━━ Material for this task ━━

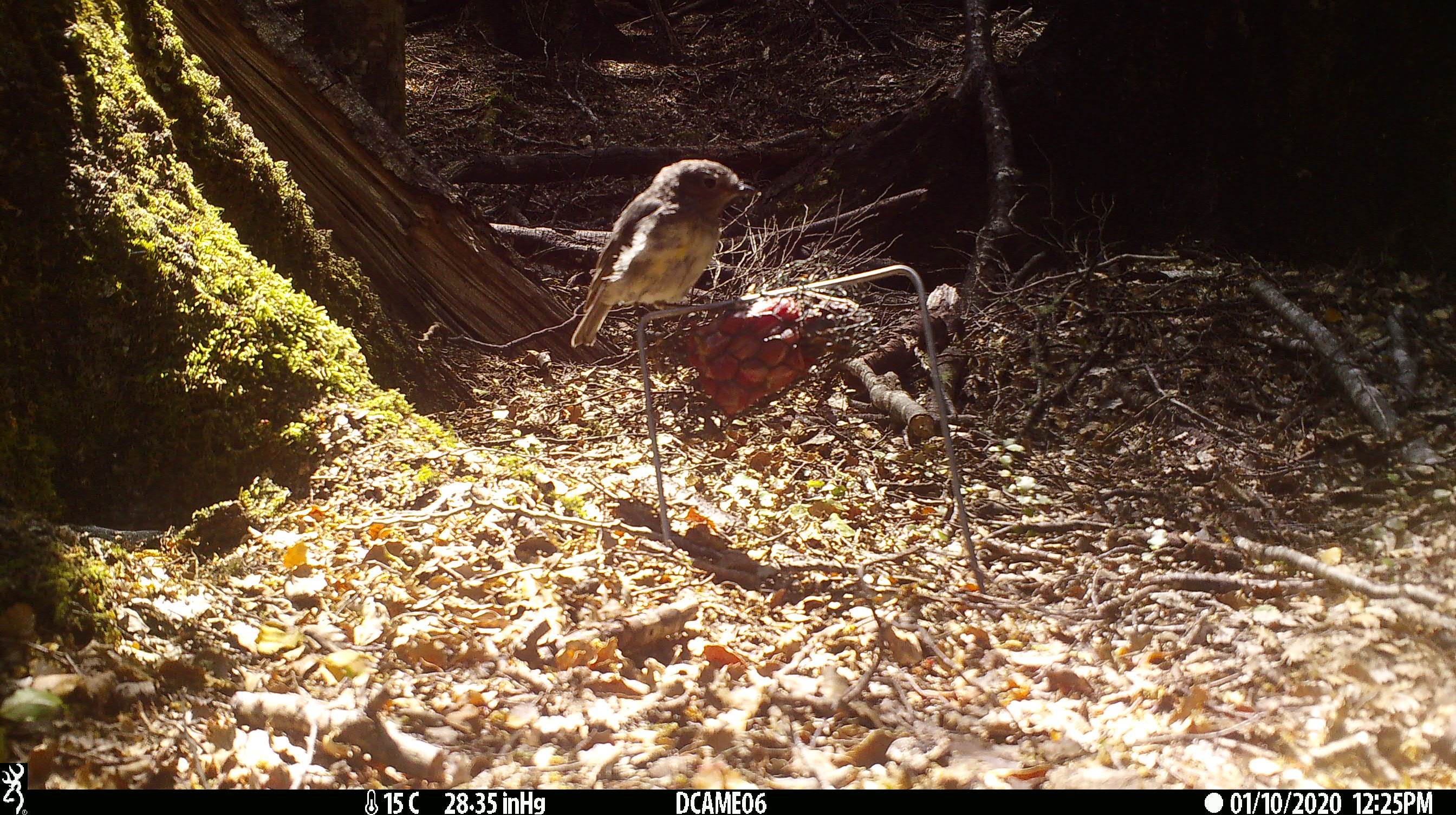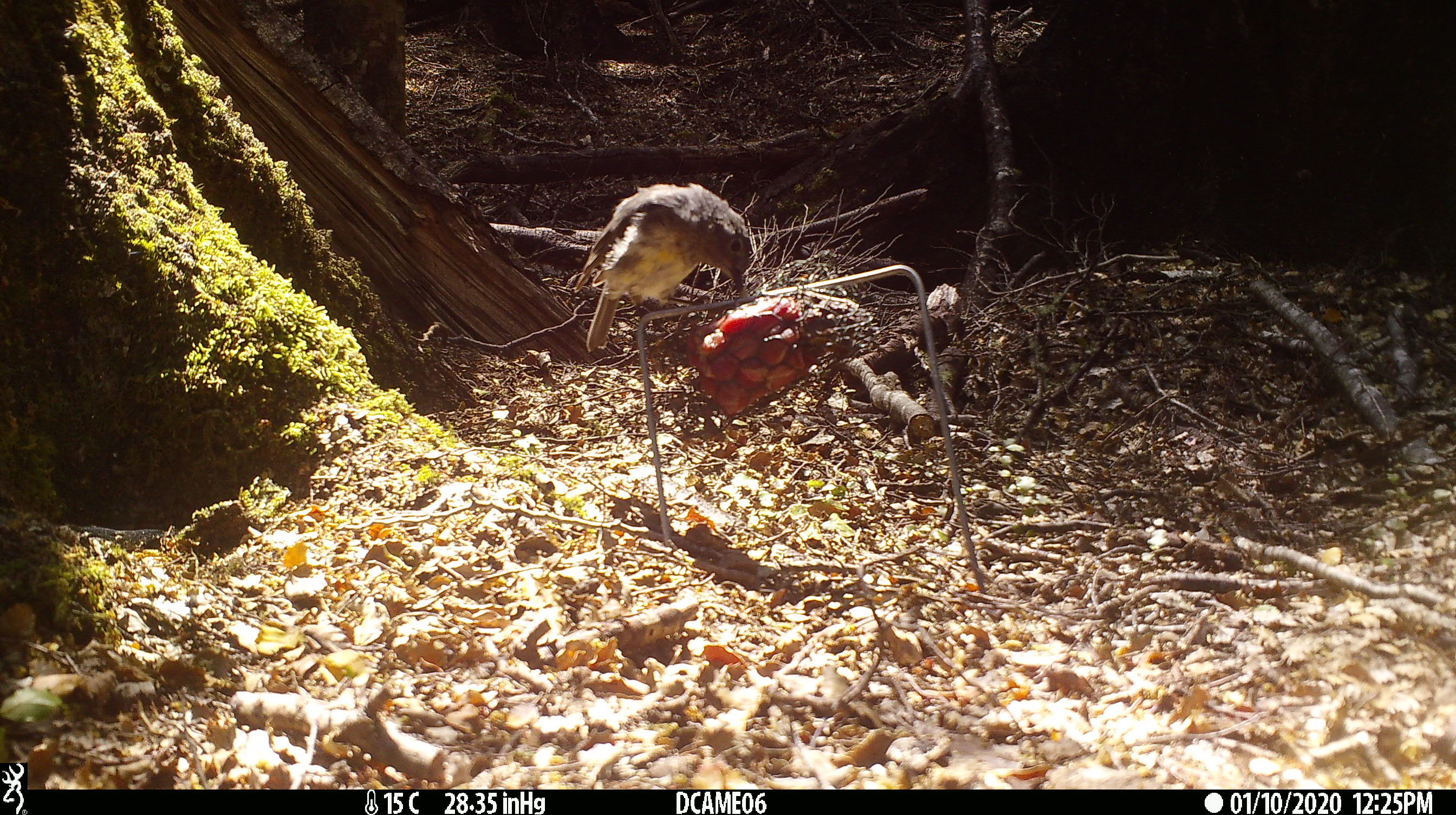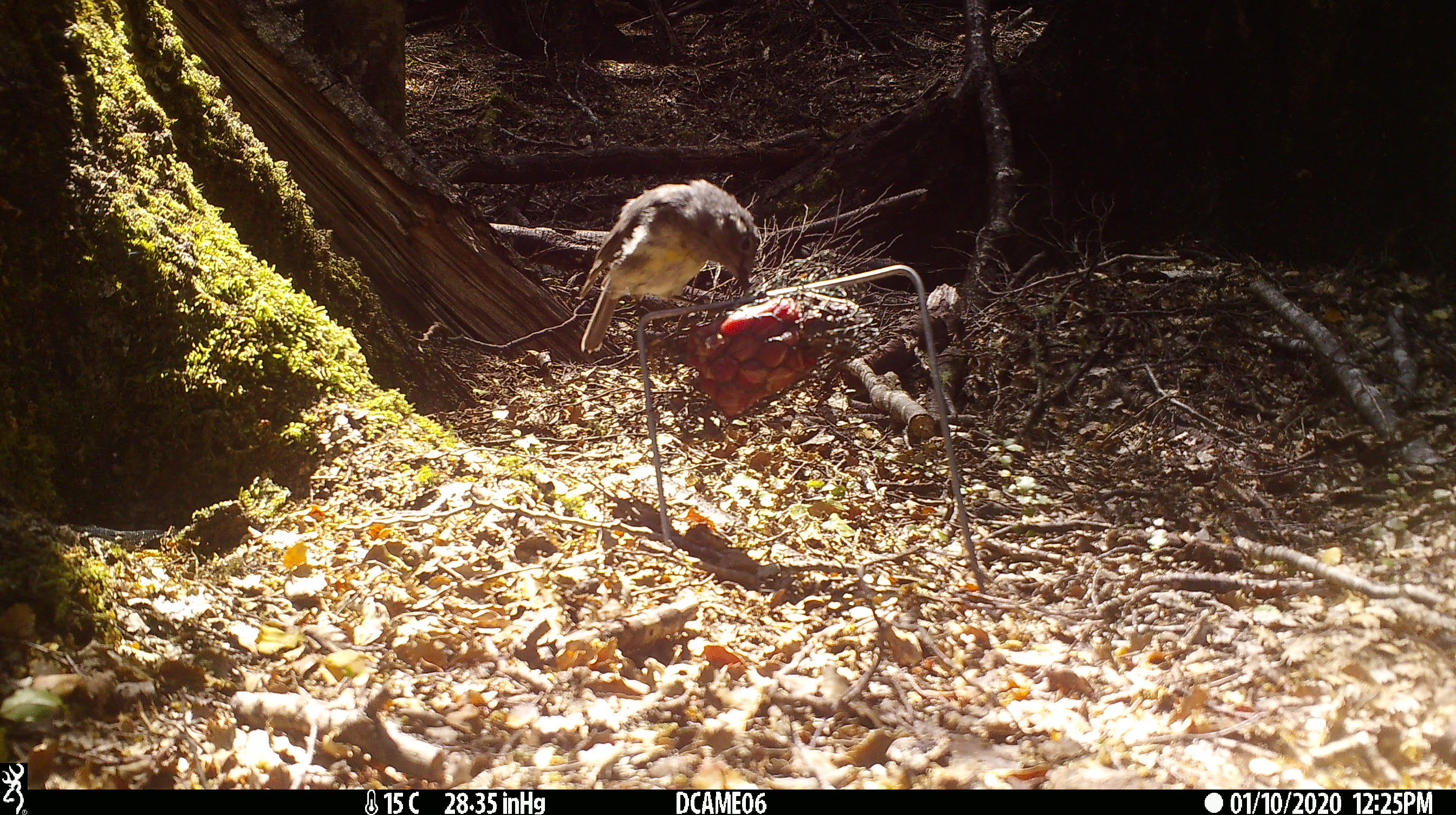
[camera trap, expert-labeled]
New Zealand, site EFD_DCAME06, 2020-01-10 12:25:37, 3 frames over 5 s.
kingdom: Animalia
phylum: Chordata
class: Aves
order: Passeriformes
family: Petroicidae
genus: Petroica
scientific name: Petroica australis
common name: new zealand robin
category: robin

━━━

» **Problem details**:
Taking the line containing "family: Petroicidae" as the first, please return it and every line after it through the end of the entries, exactly and only those.

» **Your response**:
family: Petroicidae
genus: Petroica
scientific name: Petroica australis
common name: new zealand robin
category: robin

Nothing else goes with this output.